*** Opening of Selected passage ***
OK I think you will need to reuse the kubectlLambdaRole created from the cluster stack.

check out this sample:

export class EksClusterStack extends Stack {
  constructor(scope: Construct, id: string, props?: StackProps) {
    super(scope, id, props)

    const cluster = new eks.Cluster(this, 'demo-eks-cluster', {
      vpc: getDefaultVpc(this),
      defaultCapacity: 1,
      version: eks.KubernetesVersion.V1_28,
      kubectlLayer: new KubectlV28Layer(this, 'kubectlLayer'),
    });

    const kubectlProvider = cluster.stack.node.tryFindChild('@aws-cdk--aws-eks.KubectlProvider') as eks.KubectlProvider;

    new CfnOutput(this, 'ClusterName', { value: cluster.clusterName, exportName: 'ClusterName' });
    new CfnOutput(this, 'ClusterSecurityGroupId', { value: cluster.clusterSecurityGroupId, exportName: 'ClusterSecurityGroup' });
    new CfnOutput(this, 'KubectlRoleArn', { value: cluster.kubectlRole?.roleArn!, exportName: 'ClusterKubectlArn' });
    new CfnOutput(this, 'ClusterEndpoint', { value: cluster.clusterEndpoint, exportName: 'ClusterEndpoint' });
    new CfnOutput(this, 'KubectlProviderHandlerRole', { value: kubectlProvider.handlerRole.roleArn, exportName: 'KubectlProviderHandlerRoleArn' });
  }
}

export class EksAddOnStack extends Stack {
  constructor(scope: Construct, id: string, props?: StackProps) {
    super(scope, id, props)
*** Close of Selected passage ***
*** Opening of Given data ***
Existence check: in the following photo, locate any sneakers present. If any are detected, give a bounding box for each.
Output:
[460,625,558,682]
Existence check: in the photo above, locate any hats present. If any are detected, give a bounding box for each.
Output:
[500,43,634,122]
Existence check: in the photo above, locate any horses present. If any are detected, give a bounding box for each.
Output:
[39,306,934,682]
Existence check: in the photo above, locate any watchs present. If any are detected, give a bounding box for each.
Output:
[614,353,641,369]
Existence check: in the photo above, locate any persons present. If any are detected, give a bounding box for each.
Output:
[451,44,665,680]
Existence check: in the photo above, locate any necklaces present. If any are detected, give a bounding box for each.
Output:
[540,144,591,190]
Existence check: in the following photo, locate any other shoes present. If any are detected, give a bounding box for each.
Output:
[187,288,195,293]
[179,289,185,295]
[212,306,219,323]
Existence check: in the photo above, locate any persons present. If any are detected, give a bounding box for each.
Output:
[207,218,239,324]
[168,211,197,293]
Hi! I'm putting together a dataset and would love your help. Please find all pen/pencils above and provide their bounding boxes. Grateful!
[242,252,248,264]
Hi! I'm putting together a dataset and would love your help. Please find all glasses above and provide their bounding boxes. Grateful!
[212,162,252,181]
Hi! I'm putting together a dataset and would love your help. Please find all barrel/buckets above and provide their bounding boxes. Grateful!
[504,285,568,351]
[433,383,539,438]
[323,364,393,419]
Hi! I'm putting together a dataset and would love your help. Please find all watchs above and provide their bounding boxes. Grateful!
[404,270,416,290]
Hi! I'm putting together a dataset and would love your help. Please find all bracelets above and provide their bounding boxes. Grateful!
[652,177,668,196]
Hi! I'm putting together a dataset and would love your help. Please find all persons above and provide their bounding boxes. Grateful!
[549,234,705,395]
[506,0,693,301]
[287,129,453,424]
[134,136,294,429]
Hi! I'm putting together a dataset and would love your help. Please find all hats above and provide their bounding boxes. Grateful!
*** Close of Given data ***
§ Requirement:
Reproduce the entire EKS cluster stack excerpt shown above, keeping every line, space, and character unchanged.

§ Task output:
OK I think you will need to reuse the kubectlLambdaRole created from the cluster stack.

check out this sample:

export class EksClusterStack extends Stack {
  constructor(scope: Construct, id: string, props?: StackProps) {
    super(scope, id, props)

    const cluster = new eks.Cluster(this, 'demo-eks-cluster', {
      vpc: getDefaultVpc(this),
      defaultCapacity: 1,
      version: eks.KubernetesVersion.V1_28,
      kubectlLayer: new KubectlV28Layer(this, 'kubectlLayer'),
    });

    const kubectlProvider = cluster.stack.node.tryFindChild('@aws-cdk--aws-eks.KubectlProvider') as eks.KubectlProvider;

    new CfnOutput(this, 'ClusterName', { value: cluster.clusterName, exportName: 'ClusterName' });
    new CfnOutput(this, 'ClusterSecurityGroupId', { value: cluster.clusterSecurityGroupId, exportName: 'ClusterSecurityGroup' });
    new CfnOutput(this, 'KubectlRoleArn', { value: cluster.kubectlRole?.roleArn!, exportName: 'ClusterKubectlArn' });
    new CfnOutput(this, 'ClusterEndpoint', { value: cluster.clusterEndpoint, exportName: 'ClusterEndpoint' });
    new CfnOutput(this, 'KubectlProviderHandlerRole', { value: kubectlProvider.handlerRole.roleArn, exportName: 'KubectlProviderHandlerRoleArn' });
  }
}

export class EksAddOnStack extends Stack {
  constructor(scope: Construct, id: string, props?: StackProps) {
    super(scope, id, props)